▶ _GIVEN TASK_
Give back only the lines from the one with "Among pixel 718" through the last line of the data, exactly as they appear.

::::

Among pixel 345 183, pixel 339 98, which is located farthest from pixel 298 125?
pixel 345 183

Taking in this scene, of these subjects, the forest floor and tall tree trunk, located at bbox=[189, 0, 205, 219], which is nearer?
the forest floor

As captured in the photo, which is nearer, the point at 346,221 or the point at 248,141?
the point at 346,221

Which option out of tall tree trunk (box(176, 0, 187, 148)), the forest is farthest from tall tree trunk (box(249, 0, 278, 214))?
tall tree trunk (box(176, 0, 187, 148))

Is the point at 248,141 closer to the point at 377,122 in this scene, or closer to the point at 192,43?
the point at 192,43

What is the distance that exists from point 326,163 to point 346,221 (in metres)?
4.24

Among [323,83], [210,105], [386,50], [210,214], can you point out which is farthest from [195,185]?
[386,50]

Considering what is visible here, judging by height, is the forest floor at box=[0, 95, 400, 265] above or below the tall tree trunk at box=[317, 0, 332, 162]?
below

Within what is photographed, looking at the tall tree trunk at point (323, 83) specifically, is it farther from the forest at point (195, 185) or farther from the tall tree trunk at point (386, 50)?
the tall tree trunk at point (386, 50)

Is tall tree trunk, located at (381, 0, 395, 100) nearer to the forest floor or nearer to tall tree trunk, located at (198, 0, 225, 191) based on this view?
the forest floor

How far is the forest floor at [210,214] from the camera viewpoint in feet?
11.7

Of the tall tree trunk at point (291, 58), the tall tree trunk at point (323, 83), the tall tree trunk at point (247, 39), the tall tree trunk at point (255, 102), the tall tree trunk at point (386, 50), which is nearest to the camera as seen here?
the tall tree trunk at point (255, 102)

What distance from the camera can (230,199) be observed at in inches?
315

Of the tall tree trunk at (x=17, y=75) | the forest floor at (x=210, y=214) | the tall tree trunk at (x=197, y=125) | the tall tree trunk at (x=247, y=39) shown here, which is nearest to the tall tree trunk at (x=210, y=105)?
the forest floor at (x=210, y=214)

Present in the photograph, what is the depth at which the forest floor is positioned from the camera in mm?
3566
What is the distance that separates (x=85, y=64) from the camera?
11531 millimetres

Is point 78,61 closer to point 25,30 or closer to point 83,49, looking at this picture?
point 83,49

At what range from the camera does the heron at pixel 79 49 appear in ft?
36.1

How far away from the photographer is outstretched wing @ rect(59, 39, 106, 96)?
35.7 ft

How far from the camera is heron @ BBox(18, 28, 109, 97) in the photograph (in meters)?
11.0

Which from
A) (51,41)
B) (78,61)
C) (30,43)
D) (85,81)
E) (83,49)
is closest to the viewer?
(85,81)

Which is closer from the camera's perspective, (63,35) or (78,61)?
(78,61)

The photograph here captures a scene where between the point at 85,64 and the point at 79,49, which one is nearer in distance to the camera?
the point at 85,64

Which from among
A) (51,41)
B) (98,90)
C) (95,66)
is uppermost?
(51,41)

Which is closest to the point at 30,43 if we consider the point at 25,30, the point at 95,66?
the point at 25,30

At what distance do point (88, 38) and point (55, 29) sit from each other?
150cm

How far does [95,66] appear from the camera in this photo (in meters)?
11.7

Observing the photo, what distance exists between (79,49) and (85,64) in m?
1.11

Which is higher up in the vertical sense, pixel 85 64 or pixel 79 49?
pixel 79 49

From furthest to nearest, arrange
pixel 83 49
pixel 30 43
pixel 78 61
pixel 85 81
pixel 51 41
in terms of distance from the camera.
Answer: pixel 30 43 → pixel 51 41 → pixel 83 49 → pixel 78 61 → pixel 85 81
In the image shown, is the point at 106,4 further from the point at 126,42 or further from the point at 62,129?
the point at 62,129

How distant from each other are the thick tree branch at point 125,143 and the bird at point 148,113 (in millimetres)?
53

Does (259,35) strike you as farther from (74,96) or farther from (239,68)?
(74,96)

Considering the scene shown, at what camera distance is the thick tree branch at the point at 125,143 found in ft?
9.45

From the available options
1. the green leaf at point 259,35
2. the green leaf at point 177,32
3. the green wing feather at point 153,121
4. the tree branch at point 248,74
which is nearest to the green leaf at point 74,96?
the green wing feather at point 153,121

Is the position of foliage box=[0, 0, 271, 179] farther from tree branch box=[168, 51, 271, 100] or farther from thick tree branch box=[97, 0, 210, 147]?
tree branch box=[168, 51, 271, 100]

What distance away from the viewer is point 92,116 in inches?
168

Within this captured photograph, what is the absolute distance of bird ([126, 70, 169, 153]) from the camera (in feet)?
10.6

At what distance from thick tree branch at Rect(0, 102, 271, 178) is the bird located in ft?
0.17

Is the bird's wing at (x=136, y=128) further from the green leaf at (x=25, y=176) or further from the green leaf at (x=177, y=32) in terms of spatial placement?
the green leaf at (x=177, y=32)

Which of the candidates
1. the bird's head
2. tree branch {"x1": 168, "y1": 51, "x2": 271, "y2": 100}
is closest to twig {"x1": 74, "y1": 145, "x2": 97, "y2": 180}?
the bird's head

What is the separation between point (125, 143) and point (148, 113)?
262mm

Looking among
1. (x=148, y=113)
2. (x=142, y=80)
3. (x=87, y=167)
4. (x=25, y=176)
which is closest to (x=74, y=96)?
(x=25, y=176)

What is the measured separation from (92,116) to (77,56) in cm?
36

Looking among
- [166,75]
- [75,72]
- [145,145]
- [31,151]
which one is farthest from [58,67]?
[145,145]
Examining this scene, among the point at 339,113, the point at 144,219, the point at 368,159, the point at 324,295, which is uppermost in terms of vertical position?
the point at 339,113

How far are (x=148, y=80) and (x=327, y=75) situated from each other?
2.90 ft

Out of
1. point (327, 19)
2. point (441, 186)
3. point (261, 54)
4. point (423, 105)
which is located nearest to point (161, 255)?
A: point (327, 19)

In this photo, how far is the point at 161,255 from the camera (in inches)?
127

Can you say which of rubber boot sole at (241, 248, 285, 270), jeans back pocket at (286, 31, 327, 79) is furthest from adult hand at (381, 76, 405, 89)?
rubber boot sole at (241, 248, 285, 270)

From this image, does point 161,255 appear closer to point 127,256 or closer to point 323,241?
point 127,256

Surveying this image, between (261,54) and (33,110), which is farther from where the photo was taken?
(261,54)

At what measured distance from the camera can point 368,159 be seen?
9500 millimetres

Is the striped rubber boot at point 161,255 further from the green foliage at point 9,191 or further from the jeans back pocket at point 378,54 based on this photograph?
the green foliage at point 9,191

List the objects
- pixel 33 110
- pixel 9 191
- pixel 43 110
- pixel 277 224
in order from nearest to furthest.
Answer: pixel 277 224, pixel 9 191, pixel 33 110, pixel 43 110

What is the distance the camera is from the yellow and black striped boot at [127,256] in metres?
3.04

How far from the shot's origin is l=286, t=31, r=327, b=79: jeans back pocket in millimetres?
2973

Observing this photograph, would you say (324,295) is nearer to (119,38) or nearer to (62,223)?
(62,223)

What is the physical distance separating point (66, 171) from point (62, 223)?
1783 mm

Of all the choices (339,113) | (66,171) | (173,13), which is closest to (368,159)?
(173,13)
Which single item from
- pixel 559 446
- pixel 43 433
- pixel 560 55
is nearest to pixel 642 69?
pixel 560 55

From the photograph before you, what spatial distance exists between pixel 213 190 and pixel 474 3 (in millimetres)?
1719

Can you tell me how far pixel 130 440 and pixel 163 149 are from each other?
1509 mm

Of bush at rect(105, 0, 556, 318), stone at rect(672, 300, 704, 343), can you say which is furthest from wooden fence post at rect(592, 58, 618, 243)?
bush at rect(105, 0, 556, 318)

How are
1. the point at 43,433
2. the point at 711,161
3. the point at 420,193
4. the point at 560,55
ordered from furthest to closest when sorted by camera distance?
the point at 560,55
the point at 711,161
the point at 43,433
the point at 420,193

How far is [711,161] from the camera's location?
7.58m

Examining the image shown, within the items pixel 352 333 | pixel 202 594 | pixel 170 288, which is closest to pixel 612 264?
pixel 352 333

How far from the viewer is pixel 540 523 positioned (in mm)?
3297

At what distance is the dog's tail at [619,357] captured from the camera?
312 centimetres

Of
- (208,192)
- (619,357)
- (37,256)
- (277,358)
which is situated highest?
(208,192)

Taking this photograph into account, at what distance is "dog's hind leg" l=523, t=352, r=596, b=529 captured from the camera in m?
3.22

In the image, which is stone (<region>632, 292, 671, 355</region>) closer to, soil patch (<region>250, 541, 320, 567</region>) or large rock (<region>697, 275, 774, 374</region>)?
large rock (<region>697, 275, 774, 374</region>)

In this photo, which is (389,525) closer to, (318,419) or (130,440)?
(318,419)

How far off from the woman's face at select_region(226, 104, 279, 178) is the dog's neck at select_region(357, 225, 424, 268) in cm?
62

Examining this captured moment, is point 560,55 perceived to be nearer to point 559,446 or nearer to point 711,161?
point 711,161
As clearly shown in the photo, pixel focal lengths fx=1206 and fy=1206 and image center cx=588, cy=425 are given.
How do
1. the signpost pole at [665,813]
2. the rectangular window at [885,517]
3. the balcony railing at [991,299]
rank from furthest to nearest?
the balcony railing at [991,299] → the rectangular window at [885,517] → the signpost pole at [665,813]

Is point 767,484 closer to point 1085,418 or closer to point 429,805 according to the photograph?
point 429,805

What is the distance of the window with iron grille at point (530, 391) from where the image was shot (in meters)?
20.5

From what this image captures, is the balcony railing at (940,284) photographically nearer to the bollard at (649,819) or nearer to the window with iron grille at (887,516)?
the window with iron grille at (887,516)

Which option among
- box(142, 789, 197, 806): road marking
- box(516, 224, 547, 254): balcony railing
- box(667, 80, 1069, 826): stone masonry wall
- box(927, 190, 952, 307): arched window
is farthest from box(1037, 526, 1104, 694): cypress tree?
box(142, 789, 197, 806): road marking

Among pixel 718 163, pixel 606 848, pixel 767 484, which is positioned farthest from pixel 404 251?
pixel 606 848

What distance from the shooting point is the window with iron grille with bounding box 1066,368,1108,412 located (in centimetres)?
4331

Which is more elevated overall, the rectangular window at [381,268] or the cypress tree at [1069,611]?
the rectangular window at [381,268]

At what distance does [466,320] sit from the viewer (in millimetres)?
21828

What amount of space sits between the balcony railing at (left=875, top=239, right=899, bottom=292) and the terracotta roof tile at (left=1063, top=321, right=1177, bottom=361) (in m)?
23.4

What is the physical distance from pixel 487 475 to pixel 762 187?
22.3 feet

::::

▶ _RESULT OF THIS TASK_
Among pixel 718 163, pixel 606 848, pixel 767 484, which is positioned farthest from pixel 404 251?
pixel 606 848

What distance from the shooting point is the window with iron grille with bounding box 1066,368,1108,412 located (in centimetres)?
4331

Which is more elevated overall, the rectangular window at [381,268] or the cypress tree at [1069,611]?
the rectangular window at [381,268]

At what distance does [466,320] sit from the viewer (in millimetres)?
21828

What amount of space sits between the balcony railing at (left=875, top=239, right=899, bottom=292) and the terracotta roof tile at (left=1063, top=321, right=1177, bottom=361) (in m)?
23.4

What is the physical distance from pixel 487 475 to pixel 762 187?
22.3 feet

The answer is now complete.